**待办任务:**
(1) 根据节选文本，新增的 SD3 / Flux 推理模块放在哪个目录下？
(2) 请原样复述节选文本中的一段：从含有“bobby-cloudforge · 2026-04-20T05:55:04Z”的词句开始，到“10th Spring No.48）。”为止。

**节选文本:**

[Feature]【Hackathon 10th Spring No.48】SD3 and Flux diffusion model implementation by bobby-cloudforge · Pull Request #7505 · PaddlePaddle/FastDeploy

bobby-cloudforge · 2026-04-20T05:55:04Z

Motivation

实现 RFC 设计文档 (community#1316) 中的核心交付：为 FastDeploy 新增自包含 SD3 / Flux 扩散模型推理模块（Hackathon 10th Spring No.48）。

本 PR 提供可独立运行的 Stable Diffusion 3 与 FLUX.1 推理流水线：

DiT (Diffusion Transformer) 组网（Flux 双/单流 + SD3 MMDiT 联合注意力）
AutoencoderKL（VAE 编解码器，16ch latent，8× 空间压缩）
FlowMatchEulerDiscrete 采样器（含 SD3 shift 参数与 HF 对齐的 sigma schedule）
TextEncoderPipeline（CLIP-L/G + T5-XXL，缺失编码器零向量降级）
DiffusionEngine 统一推理入口（含 SD3 Classifier-Free Guidance）
TP/量化层扫描与标识（实际替换为后续贡献预留，单 GPU 下为 no-op）

模块为自包含设计，放置于 fastdeploy/model_executor/diffusion_models/，不修改现有 FD 推理流程。与 FD 框架的深度集成（FDConfig 注册、ModelCategory 路由、fdctl serve 入口）作为后续社区贡献接口预留。

**给定信息:**

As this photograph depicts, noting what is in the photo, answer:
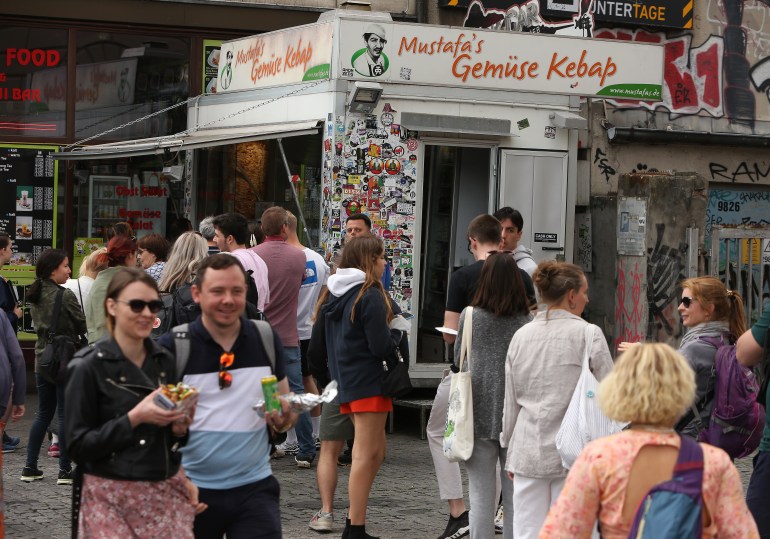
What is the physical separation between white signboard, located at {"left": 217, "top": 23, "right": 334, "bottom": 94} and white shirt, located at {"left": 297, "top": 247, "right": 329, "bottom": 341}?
5.90 ft

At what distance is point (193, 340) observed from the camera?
5.08 m

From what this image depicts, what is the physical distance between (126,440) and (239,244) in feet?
16.4

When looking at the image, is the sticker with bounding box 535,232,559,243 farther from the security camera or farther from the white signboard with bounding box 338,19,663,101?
the security camera

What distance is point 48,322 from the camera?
A: 379 inches

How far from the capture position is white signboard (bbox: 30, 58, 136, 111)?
1426 centimetres

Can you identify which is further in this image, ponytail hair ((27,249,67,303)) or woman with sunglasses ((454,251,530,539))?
ponytail hair ((27,249,67,303))

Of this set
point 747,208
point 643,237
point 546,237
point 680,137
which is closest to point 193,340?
point 546,237

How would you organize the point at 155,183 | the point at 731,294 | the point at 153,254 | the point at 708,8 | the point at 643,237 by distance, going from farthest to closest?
the point at 708,8 → the point at 155,183 → the point at 643,237 → the point at 153,254 → the point at 731,294

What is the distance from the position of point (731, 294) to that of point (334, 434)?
262cm

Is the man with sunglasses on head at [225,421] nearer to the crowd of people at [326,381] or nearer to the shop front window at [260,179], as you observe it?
the crowd of people at [326,381]

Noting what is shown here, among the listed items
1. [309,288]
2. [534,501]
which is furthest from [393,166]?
[534,501]

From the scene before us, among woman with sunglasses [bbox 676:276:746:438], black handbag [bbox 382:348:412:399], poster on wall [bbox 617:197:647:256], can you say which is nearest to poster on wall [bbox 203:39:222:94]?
poster on wall [bbox 617:197:647:256]

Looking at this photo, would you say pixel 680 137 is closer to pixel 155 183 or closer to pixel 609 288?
pixel 609 288

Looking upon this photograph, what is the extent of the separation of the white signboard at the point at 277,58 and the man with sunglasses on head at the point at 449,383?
365 centimetres
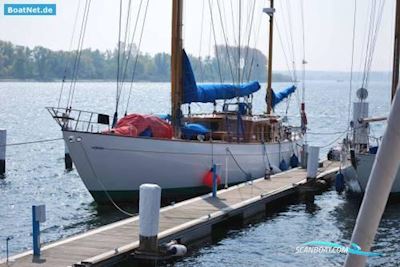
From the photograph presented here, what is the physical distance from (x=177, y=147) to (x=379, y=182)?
62.7 ft

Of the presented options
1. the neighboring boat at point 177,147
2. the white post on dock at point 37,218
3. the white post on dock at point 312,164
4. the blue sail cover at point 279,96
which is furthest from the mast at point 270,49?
the white post on dock at point 37,218

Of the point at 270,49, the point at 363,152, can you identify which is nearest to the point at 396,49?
the point at 363,152

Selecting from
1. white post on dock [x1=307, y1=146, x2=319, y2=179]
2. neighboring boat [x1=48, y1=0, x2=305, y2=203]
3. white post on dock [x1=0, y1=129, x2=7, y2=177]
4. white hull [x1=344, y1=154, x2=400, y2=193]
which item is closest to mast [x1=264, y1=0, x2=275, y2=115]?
neighboring boat [x1=48, y1=0, x2=305, y2=203]

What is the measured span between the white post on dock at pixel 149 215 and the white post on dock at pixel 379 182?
9.98m

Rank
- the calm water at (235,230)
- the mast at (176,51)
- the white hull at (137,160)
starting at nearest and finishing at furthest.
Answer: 1. the calm water at (235,230)
2. the white hull at (137,160)
3. the mast at (176,51)

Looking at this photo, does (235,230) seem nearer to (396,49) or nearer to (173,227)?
(173,227)

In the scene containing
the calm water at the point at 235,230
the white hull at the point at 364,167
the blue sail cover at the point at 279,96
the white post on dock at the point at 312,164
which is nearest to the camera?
the calm water at the point at 235,230

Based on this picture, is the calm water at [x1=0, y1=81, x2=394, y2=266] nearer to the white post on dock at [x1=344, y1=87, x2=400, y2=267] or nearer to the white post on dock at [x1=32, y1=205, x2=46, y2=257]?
the white post on dock at [x1=32, y1=205, x2=46, y2=257]

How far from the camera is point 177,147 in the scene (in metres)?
22.4

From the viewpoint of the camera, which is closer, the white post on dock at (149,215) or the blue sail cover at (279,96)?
the white post on dock at (149,215)

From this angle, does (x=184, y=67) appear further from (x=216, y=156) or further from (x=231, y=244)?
(x=231, y=244)

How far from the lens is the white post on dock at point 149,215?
13.4 meters

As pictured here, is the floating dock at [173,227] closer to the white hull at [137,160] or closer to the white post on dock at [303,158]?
the white hull at [137,160]

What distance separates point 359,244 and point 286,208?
2007cm
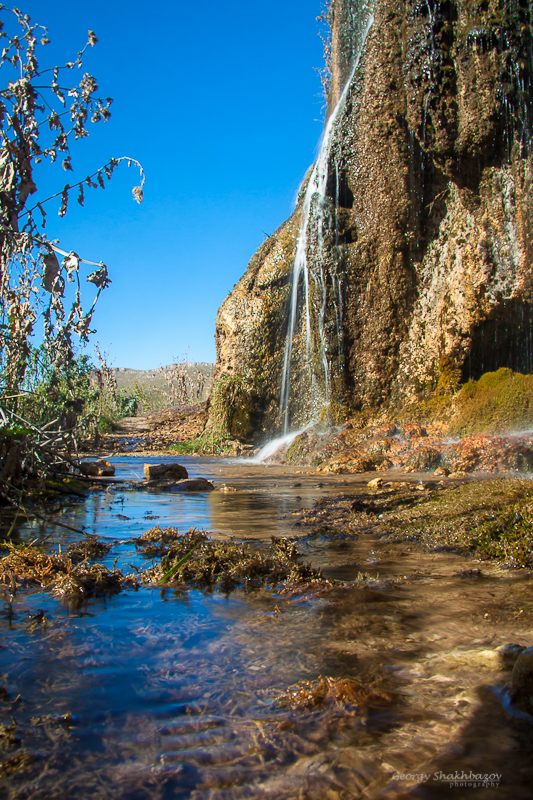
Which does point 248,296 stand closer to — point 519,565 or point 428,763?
point 519,565

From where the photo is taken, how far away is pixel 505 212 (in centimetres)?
923

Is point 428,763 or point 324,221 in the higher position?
point 324,221

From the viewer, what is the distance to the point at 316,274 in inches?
466

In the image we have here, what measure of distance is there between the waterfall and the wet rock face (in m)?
0.09

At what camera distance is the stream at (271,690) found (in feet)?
4.03

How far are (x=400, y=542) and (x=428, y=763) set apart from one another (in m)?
2.17

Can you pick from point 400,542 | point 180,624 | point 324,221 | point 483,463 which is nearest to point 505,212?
point 324,221

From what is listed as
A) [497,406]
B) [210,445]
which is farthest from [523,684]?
[210,445]

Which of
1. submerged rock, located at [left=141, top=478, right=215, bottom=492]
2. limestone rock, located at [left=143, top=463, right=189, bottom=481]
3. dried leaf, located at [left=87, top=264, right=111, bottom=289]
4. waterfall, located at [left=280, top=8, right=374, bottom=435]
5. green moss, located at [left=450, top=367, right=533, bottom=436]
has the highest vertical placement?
waterfall, located at [left=280, top=8, right=374, bottom=435]

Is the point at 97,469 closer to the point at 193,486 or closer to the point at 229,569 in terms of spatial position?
the point at 193,486

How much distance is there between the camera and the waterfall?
11773 mm

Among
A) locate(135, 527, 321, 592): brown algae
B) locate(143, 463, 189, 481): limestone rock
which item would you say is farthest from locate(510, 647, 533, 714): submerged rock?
locate(143, 463, 189, 481): limestone rock

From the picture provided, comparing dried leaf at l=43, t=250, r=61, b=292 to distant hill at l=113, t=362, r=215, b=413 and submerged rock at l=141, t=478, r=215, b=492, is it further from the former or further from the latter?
distant hill at l=113, t=362, r=215, b=413

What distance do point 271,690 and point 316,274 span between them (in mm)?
10932
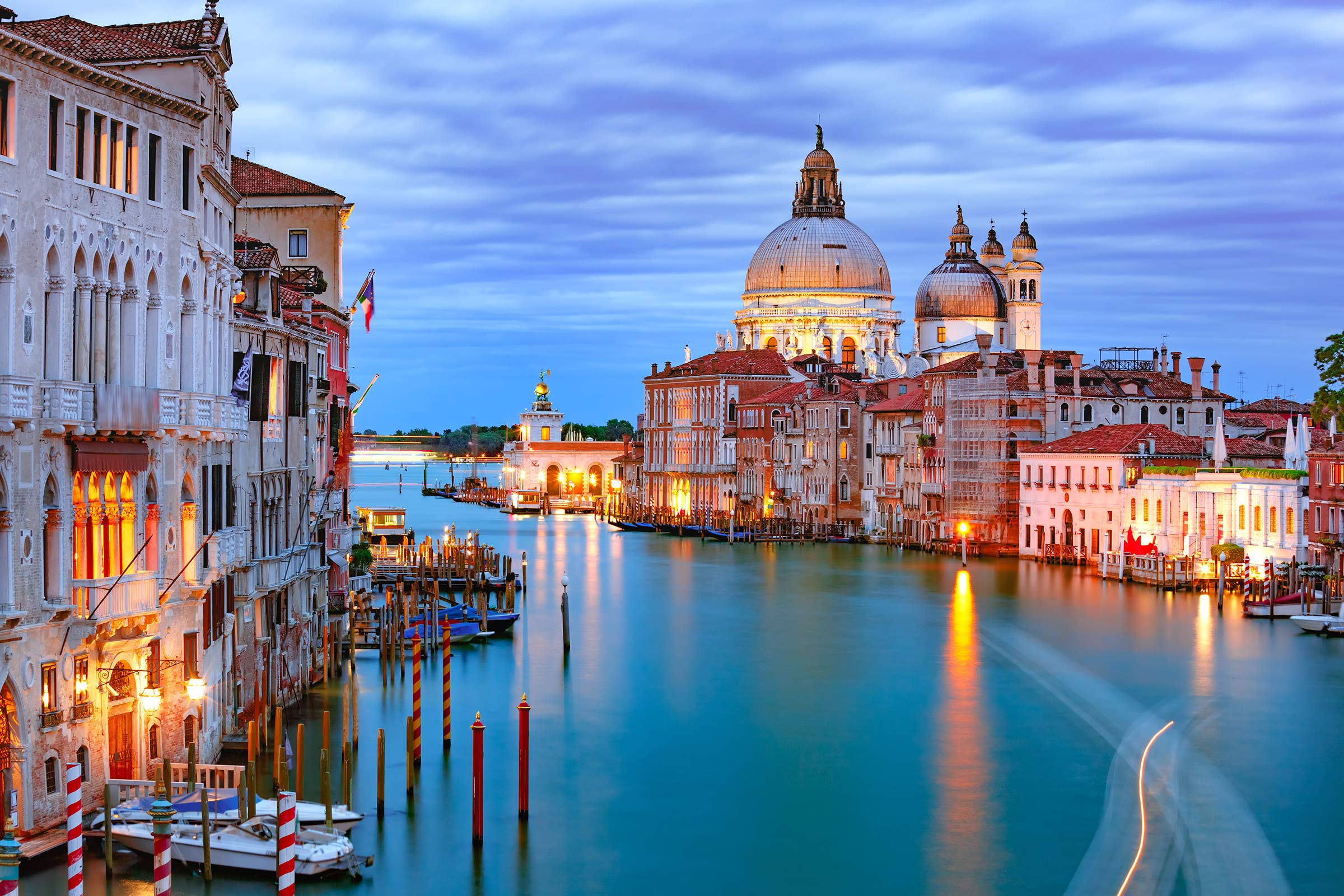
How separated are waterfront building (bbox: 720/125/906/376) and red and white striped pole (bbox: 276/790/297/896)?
72253 millimetres

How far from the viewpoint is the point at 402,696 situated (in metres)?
22.8

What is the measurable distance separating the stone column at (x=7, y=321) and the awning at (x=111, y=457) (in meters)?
0.99

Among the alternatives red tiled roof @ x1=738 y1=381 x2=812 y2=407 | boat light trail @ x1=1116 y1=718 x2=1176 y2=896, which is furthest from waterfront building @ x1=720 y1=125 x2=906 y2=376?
boat light trail @ x1=1116 y1=718 x2=1176 y2=896

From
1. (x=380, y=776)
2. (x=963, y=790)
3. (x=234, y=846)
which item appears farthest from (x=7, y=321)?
(x=963, y=790)

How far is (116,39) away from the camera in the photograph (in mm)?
14492

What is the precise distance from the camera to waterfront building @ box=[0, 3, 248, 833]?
39.9 ft

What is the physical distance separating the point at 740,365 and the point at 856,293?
1425 cm

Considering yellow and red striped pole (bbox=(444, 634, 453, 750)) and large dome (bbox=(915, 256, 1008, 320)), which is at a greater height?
large dome (bbox=(915, 256, 1008, 320))

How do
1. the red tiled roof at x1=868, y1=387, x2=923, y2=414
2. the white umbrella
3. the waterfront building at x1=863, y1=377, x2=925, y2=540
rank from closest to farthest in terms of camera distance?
the white umbrella, the waterfront building at x1=863, y1=377, x2=925, y2=540, the red tiled roof at x1=868, y1=387, x2=923, y2=414

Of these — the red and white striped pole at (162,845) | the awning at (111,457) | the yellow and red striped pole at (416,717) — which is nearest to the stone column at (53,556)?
the awning at (111,457)

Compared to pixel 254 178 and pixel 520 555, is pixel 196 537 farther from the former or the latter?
pixel 520 555

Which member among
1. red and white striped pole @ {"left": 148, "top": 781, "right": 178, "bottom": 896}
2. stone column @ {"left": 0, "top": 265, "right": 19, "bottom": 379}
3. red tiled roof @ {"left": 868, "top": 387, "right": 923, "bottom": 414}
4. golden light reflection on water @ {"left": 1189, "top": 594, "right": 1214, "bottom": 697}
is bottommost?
golden light reflection on water @ {"left": 1189, "top": 594, "right": 1214, "bottom": 697}

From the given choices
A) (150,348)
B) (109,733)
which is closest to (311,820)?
(109,733)

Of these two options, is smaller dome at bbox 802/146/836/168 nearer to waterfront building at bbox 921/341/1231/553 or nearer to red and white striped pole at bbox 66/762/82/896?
waterfront building at bbox 921/341/1231/553
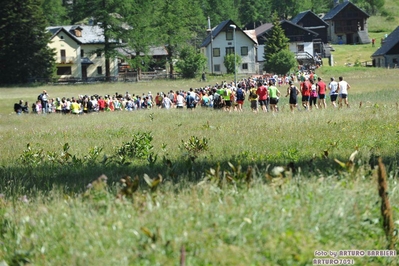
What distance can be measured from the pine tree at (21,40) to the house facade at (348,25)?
80.2 metres

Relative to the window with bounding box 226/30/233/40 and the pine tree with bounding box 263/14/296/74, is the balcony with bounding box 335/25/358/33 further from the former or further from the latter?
the pine tree with bounding box 263/14/296/74

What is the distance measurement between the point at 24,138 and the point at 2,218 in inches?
669

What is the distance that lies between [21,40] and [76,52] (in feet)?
73.4

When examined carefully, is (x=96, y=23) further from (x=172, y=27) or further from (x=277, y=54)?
(x=277, y=54)

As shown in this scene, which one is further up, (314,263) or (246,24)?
(246,24)

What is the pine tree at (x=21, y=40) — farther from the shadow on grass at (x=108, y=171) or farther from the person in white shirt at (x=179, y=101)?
the shadow on grass at (x=108, y=171)

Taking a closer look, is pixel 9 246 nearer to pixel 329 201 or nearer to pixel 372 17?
pixel 329 201

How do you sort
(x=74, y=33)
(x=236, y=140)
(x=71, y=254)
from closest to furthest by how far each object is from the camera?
1. (x=71, y=254)
2. (x=236, y=140)
3. (x=74, y=33)

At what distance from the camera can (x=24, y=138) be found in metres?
23.9

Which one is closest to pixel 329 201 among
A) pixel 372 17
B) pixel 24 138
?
pixel 24 138

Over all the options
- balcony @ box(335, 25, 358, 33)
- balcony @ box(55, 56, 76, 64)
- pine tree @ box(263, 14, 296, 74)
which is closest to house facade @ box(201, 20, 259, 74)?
pine tree @ box(263, 14, 296, 74)

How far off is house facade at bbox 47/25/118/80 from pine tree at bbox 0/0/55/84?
14806 millimetres

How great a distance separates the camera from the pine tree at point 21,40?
277ft

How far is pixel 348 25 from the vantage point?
152 m
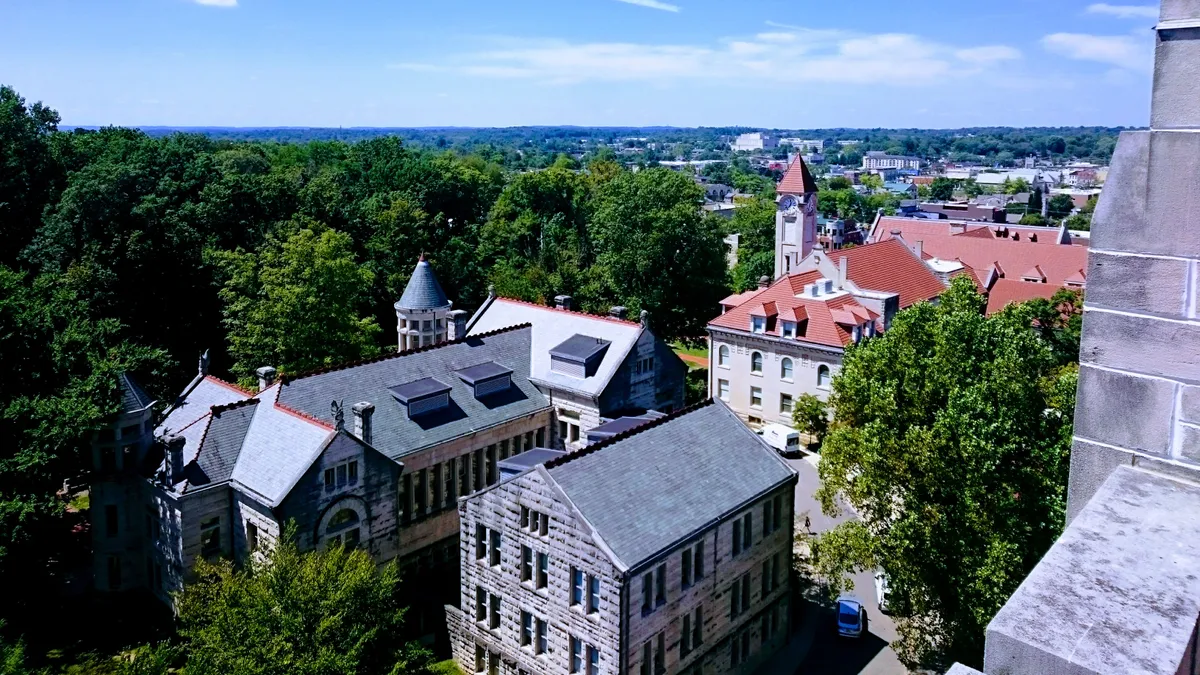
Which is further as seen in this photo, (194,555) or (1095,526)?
(194,555)

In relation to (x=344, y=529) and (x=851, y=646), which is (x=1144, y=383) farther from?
(x=344, y=529)

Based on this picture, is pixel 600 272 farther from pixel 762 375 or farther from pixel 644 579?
pixel 644 579

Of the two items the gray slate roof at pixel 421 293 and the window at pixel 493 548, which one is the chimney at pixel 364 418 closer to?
the window at pixel 493 548

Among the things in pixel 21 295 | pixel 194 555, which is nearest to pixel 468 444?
pixel 194 555

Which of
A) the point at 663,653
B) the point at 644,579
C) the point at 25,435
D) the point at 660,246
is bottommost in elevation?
the point at 663,653

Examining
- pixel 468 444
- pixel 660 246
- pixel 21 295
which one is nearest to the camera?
pixel 21 295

**参考答案:**
(1) fastdeploy/model_executor/diffusion_models/

(2)
bobby-cloudforge · 2026-04-20T05:55:04Z

Motivation

实现 RFC 设计文档 (community#1316) 中的核心交付：为 FastDeploy 新增自包含 SD3 / Flux 扩散模型推理模块（Hackathon 10th Spring No.48）。